Sunday, May 31, 2009

After getting some promising results I decided to start recording some. Obviously I can’t wait until I see some results and then record them – That skews the statistics (or something like that).



This does not necessarily correlate with the optimal strategy provided by Cassidy. But I was excited to see P1 value betting roughly twice as much as they were bluffing, which is part of the optimal strategy given for bet size 1 bluff size 1.




All of these results will be based on bet size 1 with ante size 1 and 1000 hands per game.

This first test (after I got curious) is not as specific. If I had displayed the “field of players” that the AIs were up against we may be able to see why their strategies are what they are. An even more refined (maybe binomial cubed?) mutate method may be used to force the field to stay closer to the “breeders” listed. Lets look at some more results. I’ll show 5 more with the same parameters.




In generation 6 above we have the first appearance of a winning P2 strategy that value bets less than a winning P1 strategy. Next gen. the strategy was way different.





Okay, this time I accidentally chose 20 generations to run instead of 10. (Was thinking 20 since there are 20 AI of each P1 and P2 for each generation. Oh well.

Player 2 bluffs between 4% and 30% (usually around 10%) while Player 1 seems to oscillate between almost 0% and about 50%.



Here somehow P2 won in gen. 1 by simply betting almost all the time. That wasn’t the best though. This one gives close to the suggested optimal strategy for P2 of value betting 1/3 of hands while bluffing 1/6 of hands. Would look like (.33, c, .83).

Interestingly P1 seems to do well almost never bluffing at times.

Okay, we’ll run one more…



Here P2 did well bluffing between 5% and 15% while player 1 again jumped from over 50% to nearly never bluffing. Again, Player 1 almost always (except in the last generation) value bets less often than P2.

This tendency for P1 to value bet and to bluff less often than P2 is stated to be part of an optimal strategy for this situation by Jack Cassidy in The Last Round of Betting in Poker where he gives an optimal strategy for this game as

(1/6, ½, 1/12) for P1 ,

and (1/3, ½, 1/6) for P2.

I think it may be valuable to check by how much these winners are winning and what their opponents strategies are. (These are settings in the program that can be easily set, but I should output to a file instead of the command prompt to adequately store the data.)

Monday, May 25, 2009

Everyone hates Math!

I mean real math. People don't mind doing calculations, or using formulas. But when I try to get someone to verify some logic, I stun people. Just asking, "does this make sense?" seems to offend people.

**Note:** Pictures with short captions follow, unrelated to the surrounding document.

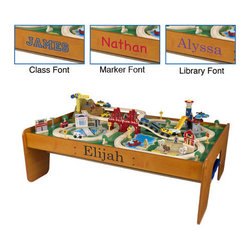 KidKraft - Personalized Ride Around Town Train Set with Table - With the exciting Ride Around Town Train Set with Table, the young conductors in your life have an entire busy community at their fingertips! The train set will provide kids with hours of imaginative play while the table helps keep playtime off the floor and closer to eye level. Features: -Includes one hundred colorful train pieces, buildings and accessories, moveable crane, airport with runway and helipad and hospital with ambulance -Two bins for convenient storage -Large enough to accommodate multiple playing children -Made of wood -compatible with Thomas and Friends wooden train sets and Brio wooden train sets -Other Imagination Express toys from KidKraft available separately -Limit 10 characters- letters A-Z only.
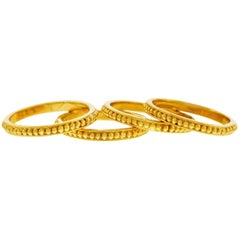 Set of 4 Archaic Motif 22k Gold Rings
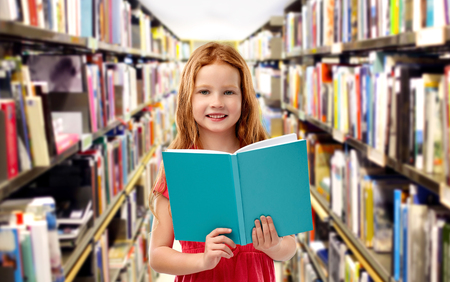 smiling red haired girl reading book at library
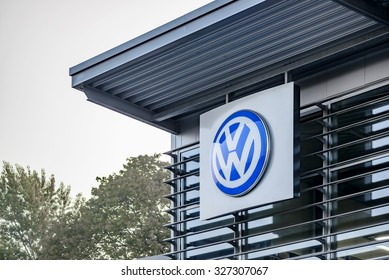 """BERLIN, GERMANY - OCTOBER 5: the VW logo of the brand """"Volkswagen"""" at a car dealer building on Oct 5, 2015 in Berlin, Germany, Europe. Volkswagen AG is a German automotive manufacturing company."""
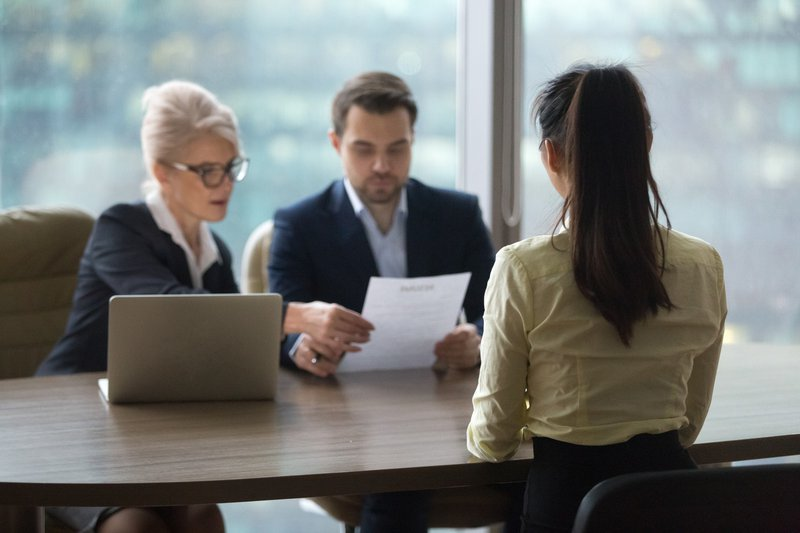 Female candidate interview with HR managers in office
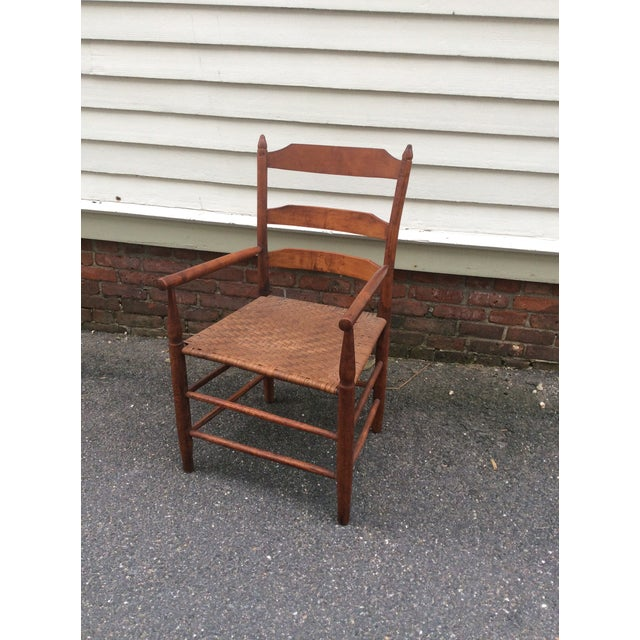 Great antique arm chair, 3 slat ladder back with turned and arched posts. One thing not found in a lot of true antique...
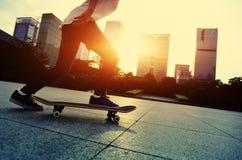 Skateboarder doing skateboarding trick ollie Royalty Free Stock Photography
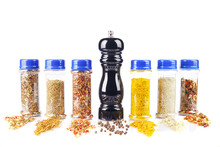 Herbs Spices And Black Pepper Spilling From Spice Jars And Pepper Mill Isolated On White Background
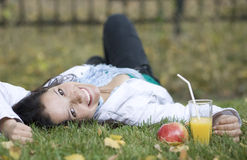Woman with apple and juice at the summer park Stock Photography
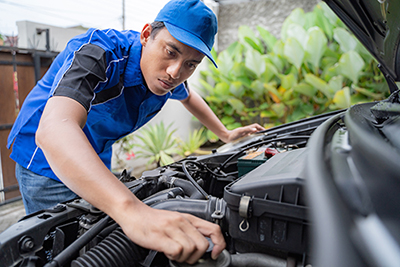 Mechanic doing some inspection on car's engine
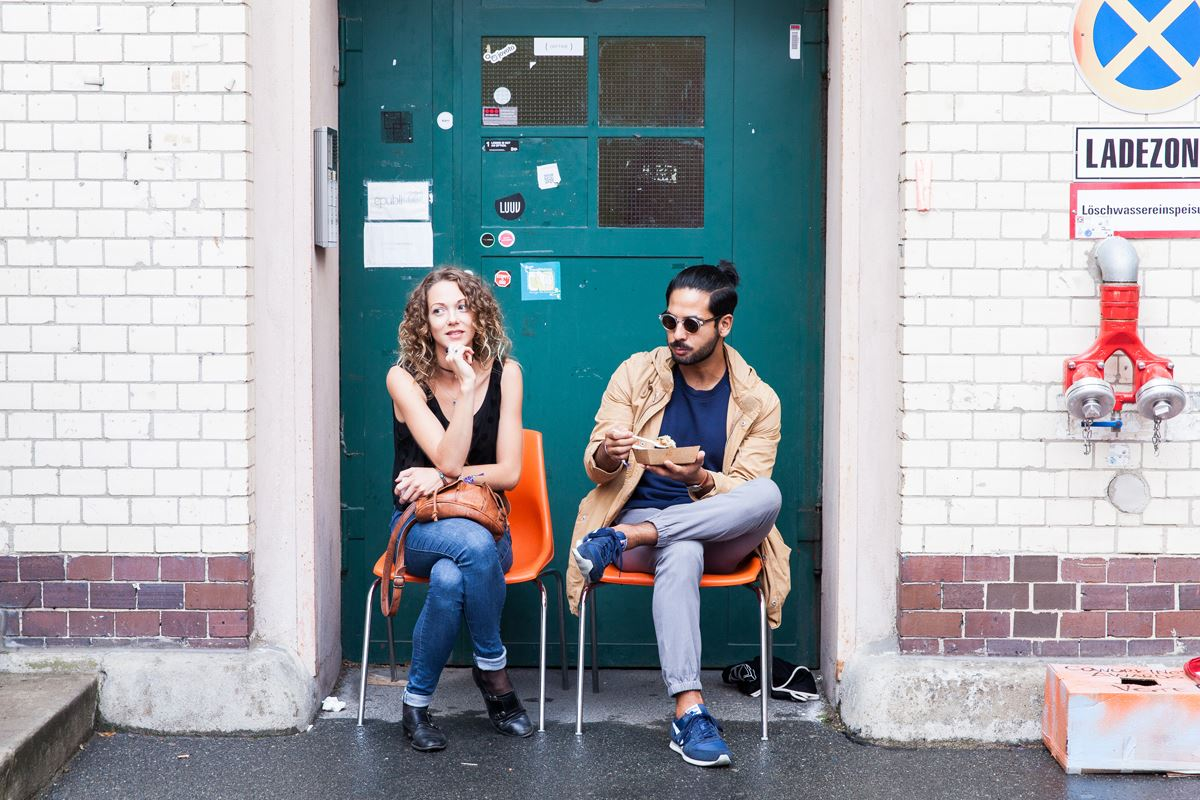 female business entrepreneur siting and talking with a male community manager in front of a green door of betahaus kreuzberg coworking space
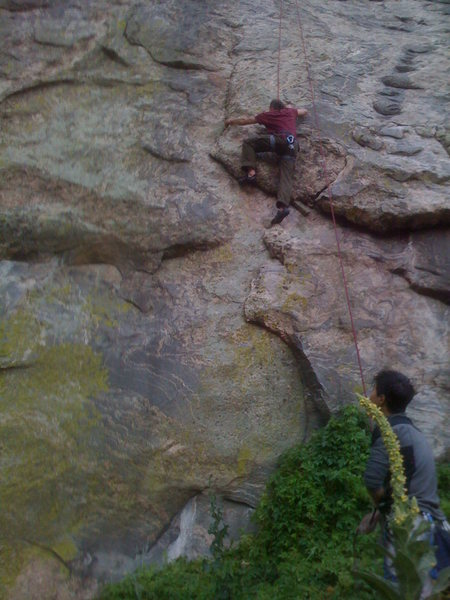 Jay belaying T. Ward on the new slab route two right of Crack a Beer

My math senior project is to review, explain, and extend an article from a math journal. I'm doing The Last Round of Betting in Poker by Jack Cassidy from The American Mathematical Monthly. It seems like even Cassidy doesn't want to do any of what I've come to know as real math. He doesn't give explicit definitions. He doesn't clearly state his assumptions. He doesn't support many claims.

One problem I have with it is that it uses the [0,1] game, which is beautiful and elegant when representing a uniform distribution of hands (0 being the best hand, 1 being the worst). That way, the probability of a random hand y in [0,1] being greater than or equal to a fixed hand x can be expressed as

P(x≤y) = y.
But, in Cassidy's article, he states he is using the [0,1] game, but the only thing he seems to use it for is the notation of ≤ to mean better than or equal to. And then, instead of referring to the [0,1] game he claims to be using, in examples he translates directly from probability (which he writes as F(y)) to a hand in the game for which the probability for having a hand equal to or better than that is equal to F(y).
So, I don't really have time to do it right now, but I would really love to examine if his results really are optimal solutions (neither opponent can adjust to improve their overall expectation), see if this pair of optimal solutions is unique - in other words, see if more than one pair of optimal solutions exists (maybe they will all satisfy the equations given in his article).
Anyways, the strategy seems brittle. He gives results that when translated to the common [0,1] game (not exactly what he uses) with bet size equal to pot size, and uniform distributions, we get the strategies (1/6, 1/2, 1/12) for P1 and (1/3, 1/2, 1/6) for P2. This means P1 should bet the best 1/6 of hands, and bluff the best 1/12 of hands, and call with hands better than or equal to 1/2 (1/3 of starting hands if opponent bets). Similarly for P2. But I wonder, can either player improve their expectation? If so, they are not an optimal pair. I know that if P1 or P2 decided not to bluff at all, it then becomes wrong for P2 to call so much. As it is, it does not matter where the call values are (1/2 seems almost arbitrary). But if 1/2 is the right value, then value betting more or less hands should reduce the expectation, and bluffing more or less hands should do the same.
I have to finish my senior project now though, so I won't worry about these details now.
Let me know if you know anything about this.